_Exercise text_:
=====
Thank you so much for your articles, Don. I greatly appreciate how you express your thoughts. Thank you also for inviting responses on this article. I do have some thoughts on how I would respond to someone asking these questions. I apologize for the length, but as you mention in your article, there are no pat answers. My response is actually a brief overview of where I would like to lead a conversation and would be presented more as questions to the person experiencing this turmoil so they can discover the path jesus wants them to walk for themselves rather than me just giving voice to my opinions.
As for additional questions, I thought of two I have heard many times that could be added to your list:
– Why is God silent when I need to hear Him the most?
– How can ‘this’ possibly work for my good?
To respond to someone asking questions such as these, I believe to start off simply acknowledging their questions and the emotions that initiate them does a greater service to the person asking the questions. Brushing the questions aside with a pat answer, demeans the question and the questioner. It’s okay to ask questions because God wants us to be real with Him. He knows how we’re feeling and to try to cover that with platitudes or just pushing it back into the recesses of our mind, fools no one and settles nothing. They need to be opened to the light God has and wants to shed on every dark corner of our hearts. He’s got big enough shoulders to handle the questions and the emotions; the anger, bitterness, confusion, and brokenness.
Many people have gone through what some have called the ‘dark night of the soul’ where the very foundations of their faith are shaken. While going through this time, there are several things I would suggest to the person experiencing this.
– keep going back to Jesus to let him know your questions and how you’re feeling, because persistence will be rewarded with response although sometimes it isn’t the response we want to hear and takes longer than we think we can hang on to our suddenly fragile faith.
=====
_Information shown_:
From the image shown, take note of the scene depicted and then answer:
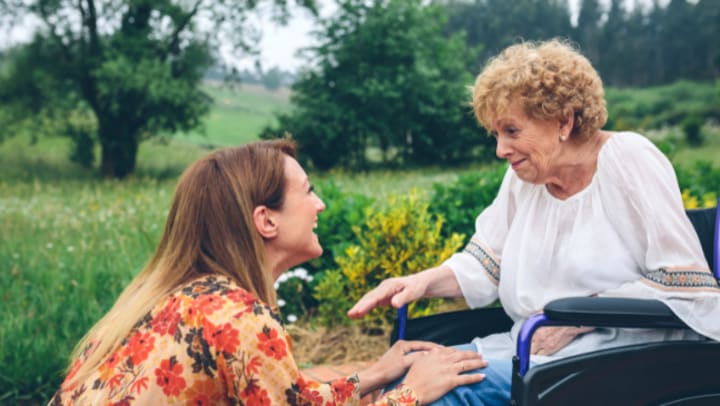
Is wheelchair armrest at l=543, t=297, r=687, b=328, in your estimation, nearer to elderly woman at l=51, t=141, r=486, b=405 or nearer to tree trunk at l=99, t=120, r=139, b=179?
elderly woman at l=51, t=141, r=486, b=405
=====
_Action item A_:
Reproduce the portion of the reply about hard questions of faith that opens with the words containing "Thank you so" and closes with "to my opinions.".
_Action item B_:
Resume the reply about hard questions of faith after its final sentence, and continue it in the same voice.

_Written reply A_:
Thank you so much for your articles, Don. I greatly appreciate how you express your thoughts. Thank you also for inviting responses on this article. I do have some thoughts on how I would respond to someone asking these questions. I apologize for the length, but as you mention in your article, there are no pat answers. My response is actually a brief overview of where I would like to lead a conversation and would be presented more as questions to the person experiencing this turmoil so they can discover the path jesus wants them to walk for themselves rather than me just giving voice to my opinions.

_Written reply B_:
– keep reminding yourself that you are not the only one that has had to wait for a response. Moses had to wait decades to start his ministry, Abraham never saw the answer to the promise God made to him about having many children, Sarah was well past child bearing age when she had her son, and many other examples of answers and promises delivered on Gods timing. Continuing to do what we know is right and holding on to our faith is rewarded in the end.
– hold on to the things you know to be true. This list can vary from person to person. Since the foundations of faith are being shaken during this time, there will be certain truths that some may question and others won’t. Hold on to the things you can and go to God to see how he will rebuild your faith in the areas you’re questioning.
– sometimes what we experience is related to a sin he wants to remove from our lives so we can walk more freely. Ask Jesus if there is sin in your life and to show you what he wants you to address and work on getting rid of. Keep asking so you can handle things if you fall into a trap as you walk through this time. This also gives you comfort knowing you aren’t being disciplined, but are being taken through a valley or dark night.
This response is obviously addressed to a someone who has a relationship with Jesus The approach with someone who hasn’t met Jesus yet, would definitely be different.